The findings suggest that a drug that can block this "survival protein" might on its own be an effective therapy. But such a drug used in combination with several existing drugs might also offer an effective one-two punch against drug-resistant forms of chronic lymphocytic leukemia (CLL) and acute lymphoblastic leukemia (ALL). The two forms of cancer kill about 20,500 Americans yearly.
The survival protein is called Mcl1. It usually helps keep normal cells healthy and is involved in the development of the components of the immune system, but it can also help prolong survival of cancer cells.
Cells with an overabundance of the protein are also more resistant to anticancer drugs such as rituximab, which has revolutionized the treatment of certain chronic and acute leukemias.
The study by researchers at the Ohio State University Comprehensive Cancer Center is published online in the journal Clinical Cancer Research.
"Our findings demonstrate that Mcl1 may be an effective target for drugs directed against CLL and ALL," says principal investigator Dr. John C. Byrd, professor of internal medicine and director of the hematologic malignancies program at Ohio State's James Cancer Hospital and Solove Research Institute.
"These results give us a rationale for lowering the amount of this protein in CLL cells and suggest that this should enhance the action of rituximab and perhaps other agents as well."

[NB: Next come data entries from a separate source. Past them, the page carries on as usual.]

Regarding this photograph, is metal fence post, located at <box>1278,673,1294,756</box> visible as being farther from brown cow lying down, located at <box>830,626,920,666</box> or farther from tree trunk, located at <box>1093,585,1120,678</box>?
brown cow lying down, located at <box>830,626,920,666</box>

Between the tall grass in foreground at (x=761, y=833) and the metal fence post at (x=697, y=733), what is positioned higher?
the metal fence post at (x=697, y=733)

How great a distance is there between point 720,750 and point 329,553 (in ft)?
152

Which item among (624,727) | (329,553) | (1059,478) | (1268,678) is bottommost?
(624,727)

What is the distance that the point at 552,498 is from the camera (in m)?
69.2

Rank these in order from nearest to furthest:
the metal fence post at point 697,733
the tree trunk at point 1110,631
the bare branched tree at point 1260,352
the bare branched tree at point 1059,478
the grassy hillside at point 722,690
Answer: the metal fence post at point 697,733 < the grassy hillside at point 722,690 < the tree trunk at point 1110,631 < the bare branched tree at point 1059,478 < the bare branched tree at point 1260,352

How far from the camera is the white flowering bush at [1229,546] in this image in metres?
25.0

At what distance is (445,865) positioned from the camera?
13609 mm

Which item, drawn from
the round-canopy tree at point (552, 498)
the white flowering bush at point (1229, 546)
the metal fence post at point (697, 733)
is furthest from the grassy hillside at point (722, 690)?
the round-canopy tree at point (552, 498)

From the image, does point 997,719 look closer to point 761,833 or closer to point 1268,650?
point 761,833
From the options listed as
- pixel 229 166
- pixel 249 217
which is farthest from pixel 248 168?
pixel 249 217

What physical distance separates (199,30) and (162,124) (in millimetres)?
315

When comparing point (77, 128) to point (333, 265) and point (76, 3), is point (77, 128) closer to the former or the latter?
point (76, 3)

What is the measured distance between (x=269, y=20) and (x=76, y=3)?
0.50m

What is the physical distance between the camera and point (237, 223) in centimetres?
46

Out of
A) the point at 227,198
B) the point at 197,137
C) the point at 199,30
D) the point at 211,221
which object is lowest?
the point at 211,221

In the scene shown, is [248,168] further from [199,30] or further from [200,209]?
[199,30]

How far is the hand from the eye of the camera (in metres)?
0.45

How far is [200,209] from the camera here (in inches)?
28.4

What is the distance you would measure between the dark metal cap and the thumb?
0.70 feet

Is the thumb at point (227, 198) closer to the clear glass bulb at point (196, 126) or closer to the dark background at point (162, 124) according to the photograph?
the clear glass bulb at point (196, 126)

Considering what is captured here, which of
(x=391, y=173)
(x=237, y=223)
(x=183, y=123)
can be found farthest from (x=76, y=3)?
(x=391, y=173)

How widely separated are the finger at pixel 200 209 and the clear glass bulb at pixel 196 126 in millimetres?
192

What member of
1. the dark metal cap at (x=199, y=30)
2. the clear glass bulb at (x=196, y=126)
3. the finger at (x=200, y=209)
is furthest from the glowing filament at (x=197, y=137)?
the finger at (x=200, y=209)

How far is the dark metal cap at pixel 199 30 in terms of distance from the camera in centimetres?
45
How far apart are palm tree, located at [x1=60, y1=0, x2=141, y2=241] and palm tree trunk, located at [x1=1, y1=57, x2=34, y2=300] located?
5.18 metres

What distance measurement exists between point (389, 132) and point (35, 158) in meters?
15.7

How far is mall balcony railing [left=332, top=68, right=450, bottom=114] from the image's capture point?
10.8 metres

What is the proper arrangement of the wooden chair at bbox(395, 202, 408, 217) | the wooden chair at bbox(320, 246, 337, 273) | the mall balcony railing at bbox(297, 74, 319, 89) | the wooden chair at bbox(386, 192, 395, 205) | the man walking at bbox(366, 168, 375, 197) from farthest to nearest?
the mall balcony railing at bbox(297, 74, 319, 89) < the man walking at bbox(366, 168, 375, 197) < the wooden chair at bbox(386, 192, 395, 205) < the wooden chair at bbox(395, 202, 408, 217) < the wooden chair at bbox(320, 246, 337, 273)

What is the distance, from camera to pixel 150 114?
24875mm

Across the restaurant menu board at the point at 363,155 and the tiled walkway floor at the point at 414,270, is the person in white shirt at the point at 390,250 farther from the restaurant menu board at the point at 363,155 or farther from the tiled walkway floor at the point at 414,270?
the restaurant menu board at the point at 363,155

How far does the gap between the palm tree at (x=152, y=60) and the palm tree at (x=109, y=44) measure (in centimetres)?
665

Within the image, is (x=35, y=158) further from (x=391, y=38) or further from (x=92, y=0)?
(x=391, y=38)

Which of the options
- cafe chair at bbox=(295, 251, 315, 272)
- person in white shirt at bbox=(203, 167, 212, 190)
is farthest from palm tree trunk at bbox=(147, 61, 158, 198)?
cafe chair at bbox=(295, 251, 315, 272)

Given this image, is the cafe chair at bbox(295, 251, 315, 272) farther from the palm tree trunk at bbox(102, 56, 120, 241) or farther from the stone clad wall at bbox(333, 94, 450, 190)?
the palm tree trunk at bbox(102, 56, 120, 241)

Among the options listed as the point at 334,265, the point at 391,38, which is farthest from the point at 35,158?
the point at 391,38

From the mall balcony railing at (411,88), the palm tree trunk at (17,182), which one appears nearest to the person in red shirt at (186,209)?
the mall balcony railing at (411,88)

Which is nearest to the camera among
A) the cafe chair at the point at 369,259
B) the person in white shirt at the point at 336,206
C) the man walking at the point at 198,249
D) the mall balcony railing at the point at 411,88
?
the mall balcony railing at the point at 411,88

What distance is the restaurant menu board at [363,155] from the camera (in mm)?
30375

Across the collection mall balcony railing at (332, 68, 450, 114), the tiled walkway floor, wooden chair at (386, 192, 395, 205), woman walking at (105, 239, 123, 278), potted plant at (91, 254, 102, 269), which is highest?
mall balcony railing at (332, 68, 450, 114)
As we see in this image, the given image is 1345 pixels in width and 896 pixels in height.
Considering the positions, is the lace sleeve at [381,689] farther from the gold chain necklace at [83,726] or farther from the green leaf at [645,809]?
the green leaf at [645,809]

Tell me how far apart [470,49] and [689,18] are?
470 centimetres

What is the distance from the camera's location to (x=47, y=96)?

Rituximab is an antibody-based drug that targets CLL and ALL cells and causes the cells to self-destruct.
"We've shown that knocking down Mcl1 can, by itself, cause CLL cells to die, and that this effect might enhance the activity of rituximab," says first author Rehan Hussain, a postdoctoral fellow with Ohio State's Comprehensive Cancer Center.
Byrd, Hussain and their collaborators conducted this research using cancer cells from 17 CLL patients and ALL cell lines grown in the laboratory.
The investigators placed molecules called small interfering RNA (siRNA) inside the cells and found that the tiny molecules greatly reduced the amount of the survival protein, causing many of the cells to die. The effect was the same even in cells that came from patients with advanced cancer or from patients with tumors that resisted conventional treatment.
When the researchers treated cells with both siRNA and the drug rituximab, the combination killed significantly more leukemia cells than the drug alone.
Overall, says Byrd, "Our data indicate that specifically targeting Mcl1 might be effective in the treatment of CLL, particularly when combined with rituximab."
Funding from the National Cancer Institute, the Leukemia & Lymphoma Society and the D. Warren Brown Foundation supported this research.
Byrd is the D. Warren Brown Professor of Leukemia Research and a Clinical Scholar of the Leukemia & Lymphoma Society.